# Task input start

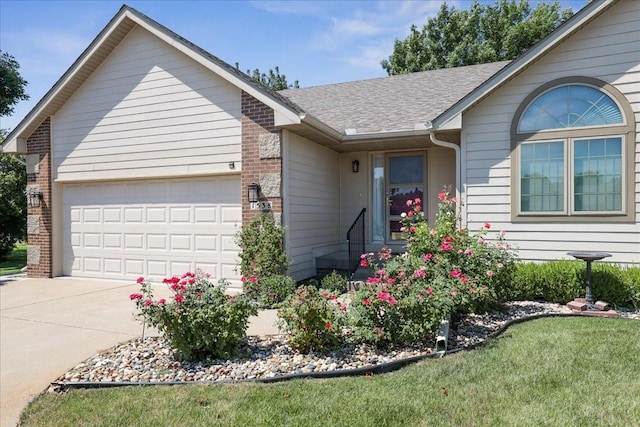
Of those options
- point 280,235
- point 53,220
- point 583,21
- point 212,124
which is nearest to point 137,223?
point 53,220

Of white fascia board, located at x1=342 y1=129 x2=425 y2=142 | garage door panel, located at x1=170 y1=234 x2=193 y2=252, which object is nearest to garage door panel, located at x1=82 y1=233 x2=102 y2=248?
garage door panel, located at x1=170 y1=234 x2=193 y2=252

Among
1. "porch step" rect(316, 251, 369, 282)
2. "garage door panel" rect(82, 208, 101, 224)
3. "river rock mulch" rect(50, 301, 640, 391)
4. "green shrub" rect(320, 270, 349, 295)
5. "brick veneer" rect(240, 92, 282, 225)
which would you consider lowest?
"river rock mulch" rect(50, 301, 640, 391)

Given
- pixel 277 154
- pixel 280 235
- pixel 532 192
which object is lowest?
pixel 280 235

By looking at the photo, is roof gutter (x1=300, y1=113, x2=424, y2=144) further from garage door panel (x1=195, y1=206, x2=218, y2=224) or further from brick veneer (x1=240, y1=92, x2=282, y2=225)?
garage door panel (x1=195, y1=206, x2=218, y2=224)

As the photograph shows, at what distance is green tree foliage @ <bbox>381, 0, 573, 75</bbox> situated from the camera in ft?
76.6

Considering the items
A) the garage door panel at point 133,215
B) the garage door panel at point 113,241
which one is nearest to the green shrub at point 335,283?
the garage door panel at point 133,215

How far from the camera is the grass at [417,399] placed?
2.94m

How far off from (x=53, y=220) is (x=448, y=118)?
8.97 meters

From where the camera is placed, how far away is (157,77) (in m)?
8.74

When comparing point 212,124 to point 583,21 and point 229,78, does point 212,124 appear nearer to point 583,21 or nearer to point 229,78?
point 229,78

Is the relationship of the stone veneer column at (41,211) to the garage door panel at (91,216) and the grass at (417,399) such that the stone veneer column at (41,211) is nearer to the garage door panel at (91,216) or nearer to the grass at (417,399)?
the garage door panel at (91,216)

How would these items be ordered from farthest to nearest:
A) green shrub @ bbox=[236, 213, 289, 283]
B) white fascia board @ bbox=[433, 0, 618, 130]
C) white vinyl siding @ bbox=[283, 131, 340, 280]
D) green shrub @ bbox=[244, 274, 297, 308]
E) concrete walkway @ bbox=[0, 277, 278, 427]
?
white vinyl siding @ bbox=[283, 131, 340, 280], green shrub @ bbox=[236, 213, 289, 283], green shrub @ bbox=[244, 274, 297, 308], white fascia board @ bbox=[433, 0, 618, 130], concrete walkway @ bbox=[0, 277, 278, 427]

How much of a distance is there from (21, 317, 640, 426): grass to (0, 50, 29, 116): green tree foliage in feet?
55.4

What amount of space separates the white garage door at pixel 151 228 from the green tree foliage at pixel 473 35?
19447 mm
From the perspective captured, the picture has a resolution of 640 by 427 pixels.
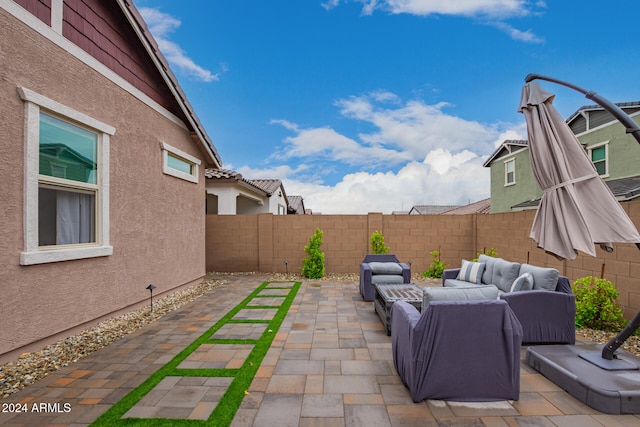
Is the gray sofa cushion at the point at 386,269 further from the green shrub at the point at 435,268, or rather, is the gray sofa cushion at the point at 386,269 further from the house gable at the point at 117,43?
the house gable at the point at 117,43

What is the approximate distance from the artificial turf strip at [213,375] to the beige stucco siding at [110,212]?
1.70 metres

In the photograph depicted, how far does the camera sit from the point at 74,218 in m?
4.22

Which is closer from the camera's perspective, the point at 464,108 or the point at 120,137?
the point at 120,137

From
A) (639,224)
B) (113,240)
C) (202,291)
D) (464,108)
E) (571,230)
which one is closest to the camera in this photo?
(571,230)

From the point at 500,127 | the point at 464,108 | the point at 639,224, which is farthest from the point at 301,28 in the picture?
the point at 639,224

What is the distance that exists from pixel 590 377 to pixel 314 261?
6.75 meters

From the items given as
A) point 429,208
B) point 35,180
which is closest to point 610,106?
point 35,180

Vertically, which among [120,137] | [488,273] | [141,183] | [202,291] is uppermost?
[120,137]

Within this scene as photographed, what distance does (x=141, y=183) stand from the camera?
5.53 meters

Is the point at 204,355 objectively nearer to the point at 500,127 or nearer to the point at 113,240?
the point at 113,240

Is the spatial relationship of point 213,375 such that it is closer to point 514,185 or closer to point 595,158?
point 595,158

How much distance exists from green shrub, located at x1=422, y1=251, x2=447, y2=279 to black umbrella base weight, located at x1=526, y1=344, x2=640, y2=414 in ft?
17.6

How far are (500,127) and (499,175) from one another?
5345 millimetres

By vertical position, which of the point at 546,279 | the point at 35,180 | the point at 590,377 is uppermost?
the point at 35,180
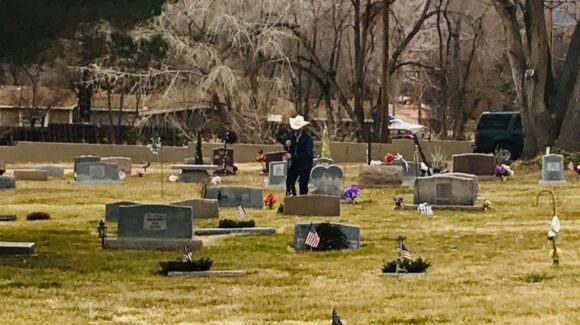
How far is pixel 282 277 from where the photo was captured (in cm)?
1234

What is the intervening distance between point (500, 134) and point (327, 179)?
1805cm

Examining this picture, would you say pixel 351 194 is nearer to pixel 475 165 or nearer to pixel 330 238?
pixel 330 238

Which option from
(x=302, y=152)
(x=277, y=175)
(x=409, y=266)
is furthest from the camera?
(x=277, y=175)

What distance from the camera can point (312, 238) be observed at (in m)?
14.4

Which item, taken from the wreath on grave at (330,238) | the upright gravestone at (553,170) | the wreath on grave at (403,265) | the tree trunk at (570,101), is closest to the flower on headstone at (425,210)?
the wreath on grave at (330,238)

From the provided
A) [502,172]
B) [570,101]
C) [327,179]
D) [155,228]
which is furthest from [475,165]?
[155,228]

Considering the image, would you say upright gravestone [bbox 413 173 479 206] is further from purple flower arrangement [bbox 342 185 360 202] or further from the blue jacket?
the blue jacket

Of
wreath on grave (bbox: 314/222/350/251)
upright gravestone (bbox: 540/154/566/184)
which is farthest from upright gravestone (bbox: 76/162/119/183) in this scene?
wreath on grave (bbox: 314/222/350/251)

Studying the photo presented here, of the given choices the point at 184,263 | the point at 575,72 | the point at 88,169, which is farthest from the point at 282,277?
the point at 575,72

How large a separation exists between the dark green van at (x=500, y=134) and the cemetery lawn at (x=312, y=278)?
20.0 metres

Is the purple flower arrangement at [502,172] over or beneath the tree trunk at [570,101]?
beneath

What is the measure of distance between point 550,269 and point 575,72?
854 inches

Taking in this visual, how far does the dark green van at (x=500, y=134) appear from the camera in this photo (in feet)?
131

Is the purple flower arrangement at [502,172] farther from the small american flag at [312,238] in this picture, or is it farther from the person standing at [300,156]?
the small american flag at [312,238]
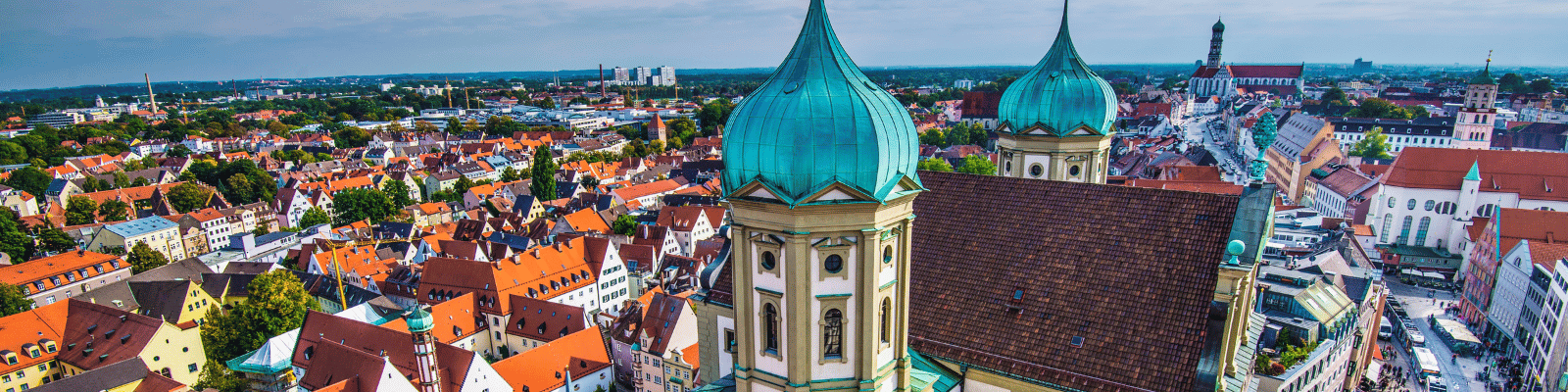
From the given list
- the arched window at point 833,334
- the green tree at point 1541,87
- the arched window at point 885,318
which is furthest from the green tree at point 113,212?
the green tree at point 1541,87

# Task input end

Set problem —
Repeat all of the material above word for word, leaving out the pictures.

Written reply —
Of those options
- point 280,235
- point 53,220
- point 583,21
- point 212,124
which is nearest to point 137,223?
point 53,220

Of white fascia board, located at x1=342 y1=129 x2=425 y2=142 | garage door panel, located at x1=170 y1=234 x2=193 y2=252, which object is nearest to garage door panel, located at x1=82 y1=233 x2=102 y2=248?
garage door panel, located at x1=170 y1=234 x2=193 y2=252

Among
1. "porch step" rect(316, 251, 369, 282)
2. "garage door panel" rect(82, 208, 101, 224)
3. "river rock mulch" rect(50, 301, 640, 391)
4. "green shrub" rect(320, 270, 349, 295)
5. "brick veneer" rect(240, 92, 282, 225)
which would you consider lowest?
"river rock mulch" rect(50, 301, 640, 391)

Given
- pixel 277 154
- pixel 280 235
- pixel 532 192
which object is lowest?
pixel 280 235

By looking at the photo, is roof gutter (x1=300, y1=113, x2=424, y2=144) further from garage door panel (x1=195, y1=206, x2=218, y2=224) or further from brick veneer (x1=240, y1=92, x2=282, y2=225)?
garage door panel (x1=195, y1=206, x2=218, y2=224)

As the photograph shows, at what distance is green tree foliage @ <bbox>381, 0, 573, 75</bbox> situated from the camera in ft?
76.6

Considering the items
A) the garage door panel at point 133,215
B) the garage door panel at point 113,241
which one is nearest to the green shrub at point 335,283?
the garage door panel at point 133,215

How far from the camera is the grass at [417,399] placed?
2.94m

How far off from (x=53, y=220) is (x=448, y=118)?
8.97 meters

From where the camera is placed, how far away is (157,77) (in m)?
8.74

When comparing point 212,124 to point 583,21 and point 229,78, does point 212,124 appear nearer to point 583,21 or nearer to point 229,78?
point 229,78

Is the relationship of the stone veneer column at (41,211) to the garage door panel at (91,216) and the grass at (417,399) such that the stone veneer column at (41,211) is nearer to the garage door panel at (91,216) or nearer to the grass at (417,399)?
the garage door panel at (91,216)

How would these items be ordered from farthest to nearest:
A) green shrub @ bbox=[236, 213, 289, 283]
B) white fascia board @ bbox=[433, 0, 618, 130]
C) white vinyl siding @ bbox=[283, 131, 340, 280]
D) green shrub @ bbox=[244, 274, 297, 308]
E) concrete walkway @ bbox=[0, 277, 278, 427]
?
white vinyl siding @ bbox=[283, 131, 340, 280], green shrub @ bbox=[236, 213, 289, 283], green shrub @ bbox=[244, 274, 297, 308], white fascia board @ bbox=[433, 0, 618, 130], concrete walkway @ bbox=[0, 277, 278, 427]

How much of a distance is there from (21, 317, 640, 426): grass to (0, 50, 29, 116): green tree foliage in feet?
55.4

What amount of space separates the white garage door at pixel 151 228 from the green tree foliage at pixel 473 35?
19447 mm
From the perspective captured, the picture has a resolution of 640 by 427 pixels.
Is the gray sofa cushion at the point at 386,269 further from the green shrub at the point at 435,268, or rather, is the gray sofa cushion at the point at 386,269 further from the house gable at the point at 117,43?
the house gable at the point at 117,43

What is the approximate distance from the artificial turf strip at [213,375] to the beige stucco siding at [110,212]?
1.70 metres

In the photograph depicted, how far does the camera sit from the point at 74,218 in m?
4.22

Which is closer from the camera's perspective, the point at 464,108 or the point at 120,137?
the point at 120,137

From
A) (639,224)
B) (113,240)
C) (202,291)
D) (464,108)
E) (571,230)
which one is closest to the camera in this photo?
(571,230)

From the point at 500,127 | the point at 464,108 | the point at 639,224, which is farthest from the point at 301,28 in the picture?
the point at 639,224

What is the distance that exists from pixel 590 377 to pixel 314 261?
6.75 meters

From the items given as
A) point 429,208
B) point 35,180
which is closest to point 610,106?
point 35,180

Vertically, which among [120,137] | [488,273] | [141,183] | [202,291] is uppermost?
[120,137]

Within this scene as photographed, what distance does (x=141, y=183) stand from the camera?
5.53 meters

Is the point at 204,355 objectively nearer to the point at 500,127 or nearer to the point at 113,240?
the point at 113,240

Is the spatial relationship of point 213,375 such that it is closer to point 514,185 or closer to point 595,158?
point 595,158

How much distance exists from green shrub, located at x1=422, y1=251, x2=447, y2=279 to black umbrella base weight, located at x1=526, y1=344, x2=640, y2=414 in ft?
17.6

How far are (500,127) and (499,175) from one another?
5345 millimetres

By vertical position, which of the point at 546,279 | the point at 35,180 | the point at 590,377 is uppermost?
the point at 35,180
How far is pixel 282 277 from where the photo was captured (in cm)?
1234

What is the intervening distance between point (500, 134) and point (327, 179)?
1805cm

Examining this picture, would you say pixel 351 194 is nearer to pixel 475 165 or nearer to pixel 330 238?
pixel 330 238

Which option from
(x=302, y=152)
(x=277, y=175)
(x=409, y=266)
is furthest from the camera?
(x=277, y=175)

What distance from the camera can point (312, 238) be observed at (in m)?
14.4

Which item, taken from the wreath on grave at (330,238) | the upright gravestone at (553,170) | the wreath on grave at (403,265) | the tree trunk at (570,101), is closest to the flower on headstone at (425,210)?
the wreath on grave at (330,238)

From the provided
A) [502,172]
B) [570,101]
C) [327,179]
D) [155,228]
which is furthest from [475,165]?
[155,228]

Considering the image, would you say upright gravestone [bbox 413 173 479 206] is further from purple flower arrangement [bbox 342 185 360 202] or further from the blue jacket?
the blue jacket

Of
wreath on grave (bbox: 314/222/350/251)
upright gravestone (bbox: 540/154/566/184)
which is farthest from upright gravestone (bbox: 76/162/119/183) in this scene?
wreath on grave (bbox: 314/222/350/251)

Studying the photo presented here, of the given choices the point at 184,263 | the point at 575,72 | the point at 88,169, which is farthest from the point at 282,277?
the point at 575,72

How large a separation exists between the dark green van at (x=500, y=134) and the cemetery lawn at (x=312, y=278)?
20.0 metres

Is the purple flower arrangement at [502,172] over or beneath the tree trunk at [570,101]?
beneath

What is the measure of distance between point 550,269 and point 575,72?
854 inches

Taking in this visual, how far does the dark green van at (x=500, y=134) appear from the camera in this photo (in feet)?
131

Is the purple flower arrangement at [502,172] farther from the small american flag at [312,238] in this picture, or is it farther from the person standing at [300,156]?
the small american flag at [312,238]
From the given list
- the arched window at point 833,334
- the green tree at point 1541,87
- the arched window at point 885,318
which is furthest from the green tree at point 113,212?
the green tree at point 1541,87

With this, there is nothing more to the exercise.